DOCUMENT PASSAGE section start
The World Health Organization says it hopes to have a surveillance
system in place soon that can accurately track cholera cases as they
occur in Zimbabwe. WHO says it is difficult to know which parts of the
country most need help in treating and containing the epidemic without
accurate monitoring.
The United Nations reports cholera in
Zimbabwe has claimed more than 1,100 lives and more than 20,000, people
have become infected with this deadly disease.
But, the World
Health Organization warns cholera cases could soar to 60,000 if urgent
action to contain the disease is not taken. In fact, WHO says it is
likely there already are more cases than the official figures indicate.
Coordinator
of WHO's Disease Control in Emergencies, Dr. Dominique Legros, has just
returned from Zimbabwe. He was there to help set up the United
Nations Command and Control Center for the Control of the Cholera
outbreak.
He says the UN hopes to have a surveillance system in
place in a few days. He says this is absolutely crucial in monitoring
the course of the epidemic.
"We are setting up with implementing
partners, a system of daily reporting of cases," said Dr. Legros. "We
got clearance from the government to get these figures from the
periphery to the central level through contact persons in the CTC's
[Central Treatment Centers] and CTU's [Central Treatment Units] in the
main cities and the main towns so that we have immediate, if you wish,
updates and alerts for new outbreaks occurring in different places."
Dr.
Legros calls this absolutely critical. Until now, he says, the
surveillance system has been too slow for health workers to respond to
emergencies.
While in Zimbabwe, Dr. Legros was part of a WHO
delegation that visited two cholera treatment centers in the capital,
Harare-the Budiriro Cholera Treatment Center and the Beatrice Road
Infectious Diseases Clinic.
Approximately half of the cases have
been recorded in Budiriro, a heavily populated suburb on the western
outskirts of Harare. Other major concentrations of cholera cases have
been reported along the borders with South Africa and Mozambique.
Dr.
Legros says the quality of health care has to improve if lives are to
be saved. Unfortunately, he says the health facilities are in terrible
shape.
"The staff was basically not going to work because of the
lack of salary or too small salary with regard to the expenses," said
Dr. Legros. "I have seen hospitals, which were basically empty, like
sort of ghost hospitals because no material, no staff, etc. But, some
staff resumed working for the cholera outbreak and I have staff from
the government working in the CTC's and CTU's, cholera treatment units,
cholera treatment centers."
Dr. Legros says efforts must be
made to quickly fix the discrepancy in salaries between government
workers, who are badly paid and staff working for non-government
organizations, who command higher salaries. He says this would act as
an incentive to get health care workers back on the job.
DOCUMENT PASSAGE section end
**YOUR TASK**
Decide whether each statement below agrees with the article on cholera in Zimbabwe above. Answer yes or no for each, quoting the words of the article that decide it.
1. About half of the cholera cases have been recorded in Budiriro.
2. Dr. Legros says the surveillance system has so far been fast enough for health workers to respond to emergencies.
3. According to Dr. Legros, government health workers are paid more than staff working for non-government organizations.
SUPPLIED DATA section start
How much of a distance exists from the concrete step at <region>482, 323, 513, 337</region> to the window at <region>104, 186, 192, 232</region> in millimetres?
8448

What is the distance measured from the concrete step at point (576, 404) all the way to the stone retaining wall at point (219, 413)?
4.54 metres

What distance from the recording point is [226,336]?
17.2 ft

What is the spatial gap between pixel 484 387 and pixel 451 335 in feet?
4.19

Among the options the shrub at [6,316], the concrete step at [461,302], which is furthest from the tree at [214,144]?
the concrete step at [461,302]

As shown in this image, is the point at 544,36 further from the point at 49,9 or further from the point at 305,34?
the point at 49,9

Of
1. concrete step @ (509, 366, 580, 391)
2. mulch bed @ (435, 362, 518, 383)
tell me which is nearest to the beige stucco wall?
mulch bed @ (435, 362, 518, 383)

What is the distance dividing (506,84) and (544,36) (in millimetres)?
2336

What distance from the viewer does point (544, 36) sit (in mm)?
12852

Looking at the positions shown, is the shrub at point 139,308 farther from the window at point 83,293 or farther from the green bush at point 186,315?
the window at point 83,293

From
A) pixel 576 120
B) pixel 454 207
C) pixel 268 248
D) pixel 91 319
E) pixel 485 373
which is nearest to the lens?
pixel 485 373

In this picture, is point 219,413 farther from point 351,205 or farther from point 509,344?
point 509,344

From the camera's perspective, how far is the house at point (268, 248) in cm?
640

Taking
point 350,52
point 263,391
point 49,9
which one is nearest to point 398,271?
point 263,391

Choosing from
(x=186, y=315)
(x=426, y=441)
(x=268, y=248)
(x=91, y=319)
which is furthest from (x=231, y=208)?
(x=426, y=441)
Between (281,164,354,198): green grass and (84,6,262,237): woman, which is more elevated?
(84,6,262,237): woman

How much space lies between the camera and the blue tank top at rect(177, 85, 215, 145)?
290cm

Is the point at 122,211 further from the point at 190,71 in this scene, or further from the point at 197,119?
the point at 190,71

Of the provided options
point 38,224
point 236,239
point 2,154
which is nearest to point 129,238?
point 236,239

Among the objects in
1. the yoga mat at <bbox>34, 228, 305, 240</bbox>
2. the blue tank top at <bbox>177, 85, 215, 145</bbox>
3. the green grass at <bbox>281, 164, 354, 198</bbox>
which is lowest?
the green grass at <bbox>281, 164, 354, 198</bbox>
SUPPLIED DATA section end
**TASK RESPONSE**
1. Yes: "Approximately half of the cases have been recorded in Budiriro"
2. No: "the surveillance system has been too slow for health workers to respond to emergencies"
3. No: "government workers, who are badly paid and staff working for non-government organizations, who command higher salaries"